New S&P 500 ETF For Risk Averse

August 29, 2018

Innovator Funds is launching today an S&P 500 ETF with loss aversion in mind.

The Innovator S&P 500 Buffer ETF (BJUL), listing on Cboe Global Markets (ETF.com’s parent company), invests in custom S&P 500 FLEX options that vary in strike price, but that share the same expiration date.

This options portfolio is designed to offer investors exposure to some of S&P 500 price returns while providing a buffer in a down market. BJUL is the third ETF the firm has rolled out as part of its defined outcomes ETF lineup this month.

Specifically, BJUL comes to market delivering 9% downside protection—if the S&P 500 drops as much as 9%, you are protected—and it also allows you to capture as much as 10.85% in upside gains. It’s a range in market participation designed to allow investors to know their potential outcome, according to Innovator Funds’ Bruce Bond.

Providing Predictable Outcomes

“This type of strategy has long been offered as a structured product or at insurance companies, but it hasn’t really been available in ETF form,” Bond said. “It’s about providing predictable outcomes to investors: 'This is what you are going to get.’”

BJUL’s outcome range is based on the first day it trades. If you enter the fund down the road, your outcome may be different based on market action that already took place, but Innovator has created an online tool that allows you to know exactly your downside/upside caps upon entry, no matter the day, within the fund’s 12-month duration. BJUL resets once a year in July when a new cap is set based on market conditions.

The fund is part of a series of ETFs, each delivering different buffer ranges based on market conditions at the time the options portfolio is put together. The so-called July series includes now three ETFs: BJUL, the Innovator S&P 500 Power Buffer ETF - July (PJUL), offering 15% downside protection, and the Innovator S&P 500 Ultra Buffer ETF - July (UJUL), offering a 30% safety net.

Implementation Possibilities

Some implementation possibilities for BJUL include the replacement of some large-cap allocation where you may be concerned about high correlation or lack of diversification in your portfolio. According to Bond, the fund could also be used as an alternative to some fixed-income exposure for those who turn to fixed income for protection.

These strategies, each resetting annually in July, are part of a series Innovator plans to launch that will consist of quarterly funds, the next round coming in October.
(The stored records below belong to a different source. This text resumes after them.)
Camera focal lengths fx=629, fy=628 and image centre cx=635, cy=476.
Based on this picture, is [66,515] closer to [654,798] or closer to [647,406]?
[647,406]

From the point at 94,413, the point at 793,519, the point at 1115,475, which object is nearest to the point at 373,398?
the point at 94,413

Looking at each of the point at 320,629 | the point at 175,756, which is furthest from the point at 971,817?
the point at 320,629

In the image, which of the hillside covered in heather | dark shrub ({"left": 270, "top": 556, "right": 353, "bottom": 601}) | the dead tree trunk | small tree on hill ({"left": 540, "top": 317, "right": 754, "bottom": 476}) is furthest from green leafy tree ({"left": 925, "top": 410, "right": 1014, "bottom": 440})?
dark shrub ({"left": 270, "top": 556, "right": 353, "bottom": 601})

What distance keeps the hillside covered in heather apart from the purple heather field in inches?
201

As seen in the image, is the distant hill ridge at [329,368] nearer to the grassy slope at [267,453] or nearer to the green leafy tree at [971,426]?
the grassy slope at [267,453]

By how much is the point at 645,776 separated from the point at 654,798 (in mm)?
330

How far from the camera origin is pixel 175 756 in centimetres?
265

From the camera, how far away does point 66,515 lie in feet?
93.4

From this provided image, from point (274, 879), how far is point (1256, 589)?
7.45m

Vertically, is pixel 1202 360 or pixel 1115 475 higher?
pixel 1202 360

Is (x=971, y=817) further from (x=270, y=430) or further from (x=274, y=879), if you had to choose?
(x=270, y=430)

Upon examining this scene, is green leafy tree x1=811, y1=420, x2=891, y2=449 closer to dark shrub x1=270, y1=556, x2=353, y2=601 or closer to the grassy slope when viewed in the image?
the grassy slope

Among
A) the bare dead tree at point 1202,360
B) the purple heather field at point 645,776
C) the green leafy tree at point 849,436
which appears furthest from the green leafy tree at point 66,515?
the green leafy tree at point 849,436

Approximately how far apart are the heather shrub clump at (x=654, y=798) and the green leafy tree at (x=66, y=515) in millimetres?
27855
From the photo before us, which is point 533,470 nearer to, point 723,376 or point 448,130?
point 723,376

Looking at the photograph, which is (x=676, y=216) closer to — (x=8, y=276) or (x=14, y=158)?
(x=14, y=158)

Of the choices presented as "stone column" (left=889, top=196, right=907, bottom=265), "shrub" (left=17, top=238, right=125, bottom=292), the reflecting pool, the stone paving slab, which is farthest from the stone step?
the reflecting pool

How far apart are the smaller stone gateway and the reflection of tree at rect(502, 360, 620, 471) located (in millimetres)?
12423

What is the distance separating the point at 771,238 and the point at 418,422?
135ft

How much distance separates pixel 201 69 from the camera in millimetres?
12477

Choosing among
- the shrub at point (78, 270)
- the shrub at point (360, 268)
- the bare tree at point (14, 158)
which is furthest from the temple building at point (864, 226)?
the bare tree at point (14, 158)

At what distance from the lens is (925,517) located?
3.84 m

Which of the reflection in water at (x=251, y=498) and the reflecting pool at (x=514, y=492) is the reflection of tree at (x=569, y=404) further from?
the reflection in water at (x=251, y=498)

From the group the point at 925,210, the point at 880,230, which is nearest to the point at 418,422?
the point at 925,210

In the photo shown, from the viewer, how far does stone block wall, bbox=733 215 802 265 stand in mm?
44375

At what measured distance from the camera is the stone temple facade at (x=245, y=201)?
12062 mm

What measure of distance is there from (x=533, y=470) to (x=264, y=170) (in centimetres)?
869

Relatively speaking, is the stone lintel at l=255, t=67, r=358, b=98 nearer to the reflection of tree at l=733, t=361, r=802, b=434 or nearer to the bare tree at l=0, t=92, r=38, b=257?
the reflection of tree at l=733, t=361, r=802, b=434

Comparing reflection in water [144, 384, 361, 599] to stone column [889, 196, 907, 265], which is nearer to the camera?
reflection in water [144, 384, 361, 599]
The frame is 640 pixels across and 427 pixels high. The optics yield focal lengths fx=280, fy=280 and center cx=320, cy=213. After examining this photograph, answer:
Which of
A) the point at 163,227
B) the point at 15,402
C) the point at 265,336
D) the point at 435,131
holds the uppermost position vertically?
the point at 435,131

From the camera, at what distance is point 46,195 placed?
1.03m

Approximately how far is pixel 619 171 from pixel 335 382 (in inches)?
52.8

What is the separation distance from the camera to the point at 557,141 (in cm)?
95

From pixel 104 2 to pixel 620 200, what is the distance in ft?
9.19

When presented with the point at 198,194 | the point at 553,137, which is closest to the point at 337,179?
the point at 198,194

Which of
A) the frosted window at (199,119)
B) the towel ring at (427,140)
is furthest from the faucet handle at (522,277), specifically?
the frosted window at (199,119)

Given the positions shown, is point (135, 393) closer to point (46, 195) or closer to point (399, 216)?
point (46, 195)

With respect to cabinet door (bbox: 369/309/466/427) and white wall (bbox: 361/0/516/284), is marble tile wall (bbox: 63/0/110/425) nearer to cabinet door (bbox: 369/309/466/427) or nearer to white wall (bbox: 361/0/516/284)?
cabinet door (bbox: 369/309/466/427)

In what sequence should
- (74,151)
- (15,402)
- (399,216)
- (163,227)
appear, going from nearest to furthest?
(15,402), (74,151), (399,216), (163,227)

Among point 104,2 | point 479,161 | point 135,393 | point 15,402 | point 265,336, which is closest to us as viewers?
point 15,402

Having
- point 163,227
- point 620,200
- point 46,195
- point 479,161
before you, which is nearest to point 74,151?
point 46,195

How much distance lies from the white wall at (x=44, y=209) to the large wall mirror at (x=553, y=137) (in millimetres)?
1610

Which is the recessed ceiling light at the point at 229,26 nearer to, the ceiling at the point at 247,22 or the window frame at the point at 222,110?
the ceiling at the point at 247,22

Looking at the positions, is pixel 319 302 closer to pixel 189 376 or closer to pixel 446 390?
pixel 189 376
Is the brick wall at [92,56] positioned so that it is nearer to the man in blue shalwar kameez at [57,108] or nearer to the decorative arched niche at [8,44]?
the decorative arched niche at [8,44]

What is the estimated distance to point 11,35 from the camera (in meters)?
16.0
That means that BJUL could be used as a long-term holding that resets its portfolio once a year, or it could be a tactical position that you roll out of and into the next one—say, October—if market conditions have changed dramatically. That’s the plan, at least, according to the firm. But for now, only the July series is available—the first to be launched.

BJUL costs 0.79% in expense ratio, and that’s a unitary fee, so it covers all costs associated with the ETF. Innovator has eight ETFs in all today, including BJUL, with combined assets of about $750 million.